In case there was ever doubt that it’s a coming-out story, Lukas Moodysson’s Show Me Love makes it bluntly literal: A character literally comes out of a locked room to reveal their sexual identity to the world. That may sound a bit on the nose, but if there’s one thing the film makes clear, it’s that the act of coming out is rarely easy or obvious. It tends to be a larger-than-life experience, no dramatic embellishment required.

The late ’90s saw a boom of coming-out movies for a new generation of kids, as a wave of talented writers, directors, and actors tackled the topic of discovering one’s sexuality in fin-de-siècle society. From Alex Sichel’s Riot Grrrl-era All Over Me to 1998’s Gen X period piece Edge Of Seventeen, filmmakers found new and uncompromising ways to address a subject that mainstream movies only started broaching about a decade earlier. Increasing awareness of LGBTQ+ rights and realities also increased access to these narratives, as video stores and libraries nationwide made independent cinema available to kids who might not have an arthouse theater in their town—or anyone to talk to about their own struggles. (Unfortunately, the streaming revolution—like the Blu-ray, DVD, and VHS transitions before it—is leaving countless movies behind, in this case vanishing a rich history of queer cinema: Show Me Love is only available to watch via a bootleg copy on YouTube, while All Over Me is completely inaccessible online in any form, unless you want to drop 50 bucks on a used DVD. Hopefully, someone out there can help rectify this depressing situation.)

(Records from a data collection)
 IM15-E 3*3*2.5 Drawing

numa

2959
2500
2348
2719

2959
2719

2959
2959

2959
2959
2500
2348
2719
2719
==
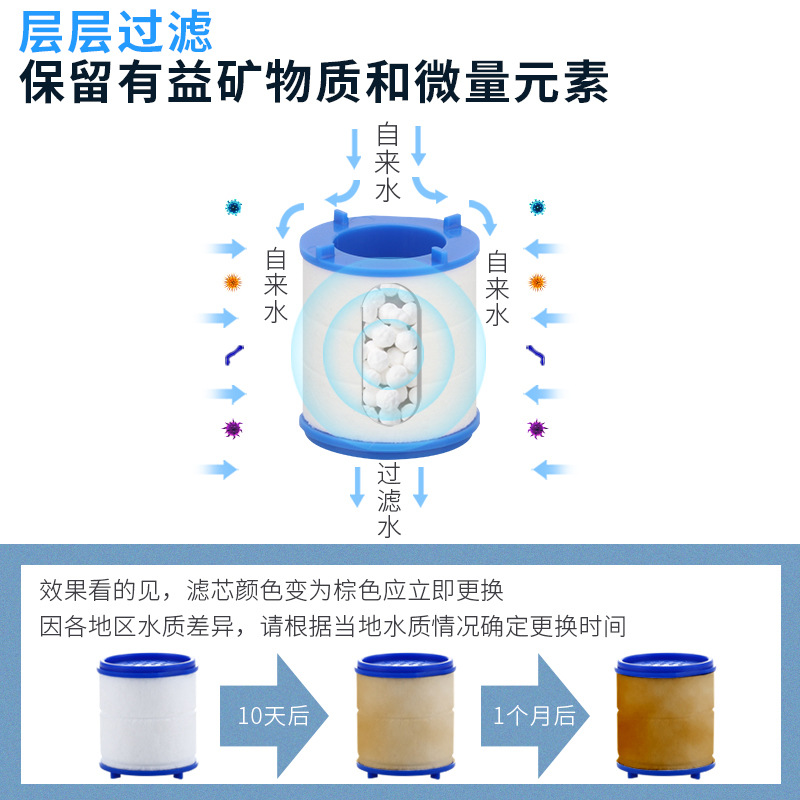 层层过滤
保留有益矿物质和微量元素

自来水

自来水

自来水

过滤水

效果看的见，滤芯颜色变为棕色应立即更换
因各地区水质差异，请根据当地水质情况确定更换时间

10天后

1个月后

(EXERCISE INSTRUCTIONS)
1. Write out the passage on coming-out movies from "In case there" to "dramatic embellishment required.", word for word.
2. Which films does the passage on coming-out movies mention by title?

(ANSWERS FOR THE TASKS)
1.
In case there was ever doubt that it’s a coming-out story, Lukas Moodysson’s Show Me Love makes it bluntly literal: A character literally comes out of a locked room to reveal their sexual identity to the world. That may sound a bit on the nose, but if there’s one thing the film makes clear, it’s that the act of coming out is rarely easy or obvious. It tends to be a larger-than-life experience, no dramatic embellishment required.

2. Show Me Love, All Over Me, Edge Of Seventeen